Johns Creek calls it "fabled." The website AtlasObscura.com, which describes itself as an online "guide to the world's wondrous and curious places," called it "folklore."
Indeed, it seems that no one has been able to confirm the following as fact, but here goes ...
According to those outlets, at some time near the turn of the 20th century, a train with circus animals as its cargo crashed near Duluth. Monkeys that were on the train escaped into the woods and eventually ran up against some sheltered farmers.
Having never seen a monkey before — remember, this was pre-Animal Channel — farmers near Sal’s Creek were scared by these furry creatures climbing up trees and screeching at them.
And so in what Johns Creek calls a “less-than-proud moment” in the city’s folklore, those farmers grabbed their firearms and took aim at the monkeys, shooting and killing every single one of them.
According to AtlasObscura, the unknown artist wanted to create these statues to send a message that not understanding something isn’t a reason to destroy it.
It's unclear when exactly the memorials for the monkeys were made, but they were donated to Autrey Mill by the artist at sometime during the 1990s, says Mary Winder, the mill's program director. Today they can be found along Forest Trail North, which stretches over a third of a mile in Autrey Mill.
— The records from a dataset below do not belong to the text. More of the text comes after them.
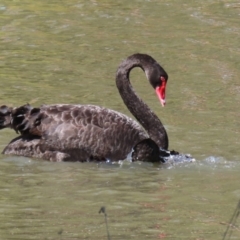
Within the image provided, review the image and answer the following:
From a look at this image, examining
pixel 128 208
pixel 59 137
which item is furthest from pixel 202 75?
pixel 128 208

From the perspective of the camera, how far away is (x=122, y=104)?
11.4 meters

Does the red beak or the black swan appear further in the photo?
the red beak

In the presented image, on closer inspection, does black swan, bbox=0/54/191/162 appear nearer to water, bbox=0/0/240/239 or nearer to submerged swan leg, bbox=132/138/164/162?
submerged swan leg, bbox=132/138/164/162

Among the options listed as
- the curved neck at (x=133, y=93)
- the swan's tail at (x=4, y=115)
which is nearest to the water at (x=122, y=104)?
the swan's tail at (x=4, y=115)

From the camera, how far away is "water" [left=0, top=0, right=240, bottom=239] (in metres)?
6.68

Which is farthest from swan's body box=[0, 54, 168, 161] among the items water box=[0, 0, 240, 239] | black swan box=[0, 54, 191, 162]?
water box=[0, 0, 240, 239]

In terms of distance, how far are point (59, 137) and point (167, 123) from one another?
6.16 feet

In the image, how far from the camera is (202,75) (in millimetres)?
12773

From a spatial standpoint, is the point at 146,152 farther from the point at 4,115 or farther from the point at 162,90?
the point at 4,115

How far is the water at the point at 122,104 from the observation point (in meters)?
6.68

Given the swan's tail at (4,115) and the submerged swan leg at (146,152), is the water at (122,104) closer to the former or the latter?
the submerged swan leg at (146,152)

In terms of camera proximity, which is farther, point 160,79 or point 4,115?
point 160,79

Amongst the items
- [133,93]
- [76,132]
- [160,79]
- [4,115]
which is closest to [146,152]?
[76,132]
“We assume the artist heard the story and was inspired,” Winder said. “Besides the documentation that Autrey Mill has just from fliers and handouts we have found no other record of the story.”
Winder said that the moral of the story remains important.
“While exploring in nature, it is not uncommon to come across an animal that you cannot identify or that makes you nervous. Despite your fear, remember that all animals have their place,” she said. “If you are truly frightened, simply take two steps back and walk away. The animal in question is likely more scared of you than you are of it.”